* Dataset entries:
....

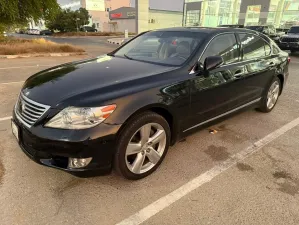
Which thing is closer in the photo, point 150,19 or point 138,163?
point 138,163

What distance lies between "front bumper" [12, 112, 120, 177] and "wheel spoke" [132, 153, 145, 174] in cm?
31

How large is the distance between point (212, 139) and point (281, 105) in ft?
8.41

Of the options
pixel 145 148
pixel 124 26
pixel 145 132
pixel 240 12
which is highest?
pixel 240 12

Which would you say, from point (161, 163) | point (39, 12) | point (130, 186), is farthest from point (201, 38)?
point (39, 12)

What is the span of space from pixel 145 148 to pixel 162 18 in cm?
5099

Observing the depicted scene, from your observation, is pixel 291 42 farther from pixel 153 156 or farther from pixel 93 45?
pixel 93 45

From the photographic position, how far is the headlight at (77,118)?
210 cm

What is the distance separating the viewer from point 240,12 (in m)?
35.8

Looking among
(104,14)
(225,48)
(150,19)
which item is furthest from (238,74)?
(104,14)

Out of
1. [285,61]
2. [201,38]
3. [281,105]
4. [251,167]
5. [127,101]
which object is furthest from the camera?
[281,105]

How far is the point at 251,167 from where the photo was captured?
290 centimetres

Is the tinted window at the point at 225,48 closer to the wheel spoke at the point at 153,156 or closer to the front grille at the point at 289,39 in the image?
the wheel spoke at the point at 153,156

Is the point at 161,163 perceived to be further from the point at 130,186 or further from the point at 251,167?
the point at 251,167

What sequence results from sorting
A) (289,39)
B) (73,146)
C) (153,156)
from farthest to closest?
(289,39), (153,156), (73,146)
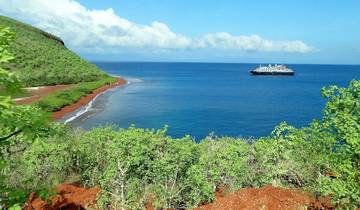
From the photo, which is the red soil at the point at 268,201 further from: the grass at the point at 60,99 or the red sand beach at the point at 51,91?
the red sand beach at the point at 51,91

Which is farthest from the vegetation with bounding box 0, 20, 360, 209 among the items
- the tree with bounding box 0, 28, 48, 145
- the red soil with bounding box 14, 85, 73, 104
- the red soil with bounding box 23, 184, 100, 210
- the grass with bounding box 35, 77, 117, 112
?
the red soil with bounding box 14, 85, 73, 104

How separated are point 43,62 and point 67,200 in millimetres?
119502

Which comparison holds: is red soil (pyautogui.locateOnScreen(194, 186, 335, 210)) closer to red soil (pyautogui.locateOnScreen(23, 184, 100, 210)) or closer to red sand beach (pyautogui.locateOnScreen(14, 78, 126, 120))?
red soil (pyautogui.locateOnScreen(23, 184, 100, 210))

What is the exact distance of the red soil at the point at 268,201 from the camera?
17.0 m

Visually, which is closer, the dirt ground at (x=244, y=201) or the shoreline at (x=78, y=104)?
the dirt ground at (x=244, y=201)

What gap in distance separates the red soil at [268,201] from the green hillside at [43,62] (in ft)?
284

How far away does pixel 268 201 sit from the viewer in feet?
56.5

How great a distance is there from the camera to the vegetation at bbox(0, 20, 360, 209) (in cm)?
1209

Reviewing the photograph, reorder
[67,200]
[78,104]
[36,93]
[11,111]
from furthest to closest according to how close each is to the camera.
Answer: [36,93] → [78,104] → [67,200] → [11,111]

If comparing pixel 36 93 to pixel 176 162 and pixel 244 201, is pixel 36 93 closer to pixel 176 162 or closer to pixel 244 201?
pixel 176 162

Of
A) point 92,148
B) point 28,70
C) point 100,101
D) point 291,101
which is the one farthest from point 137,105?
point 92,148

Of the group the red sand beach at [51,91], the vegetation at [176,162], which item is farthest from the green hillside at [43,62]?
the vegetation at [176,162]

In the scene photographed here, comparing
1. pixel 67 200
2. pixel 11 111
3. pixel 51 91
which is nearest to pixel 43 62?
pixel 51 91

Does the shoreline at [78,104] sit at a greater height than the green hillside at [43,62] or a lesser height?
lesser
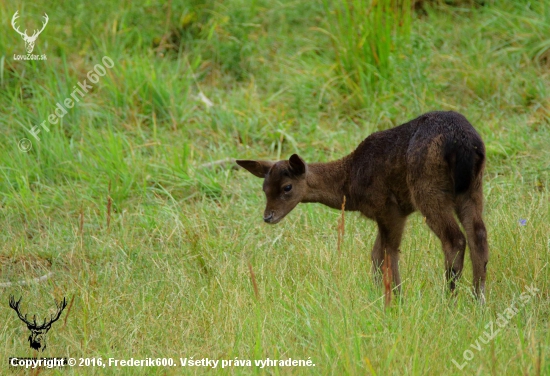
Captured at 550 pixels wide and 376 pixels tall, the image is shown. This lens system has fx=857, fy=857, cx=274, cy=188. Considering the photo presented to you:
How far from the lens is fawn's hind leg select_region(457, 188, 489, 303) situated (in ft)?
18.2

....

* Task statement: Copy out, word for word, the stretch of the records from the line containing "Is the tinted" through the line containing "(289,39), (153,156), (73,146)".

* Response:
Is the tinted window at the point at 225,48 closer to the wheel spoke at the point at 153,156 or closer to the front grille at the point at 289,39 in the image?
the wheel spoke at the point at 153,156

Is the point at 161,163 perceived to be further from the point at 130,186 or further from the point at 251,167?
the point at 251,167

What sequence results from sorting
A) (289,39)
B) (73,146)
C) (153,156)
from farthest to closest?
(289,39), (153,156), (73,146)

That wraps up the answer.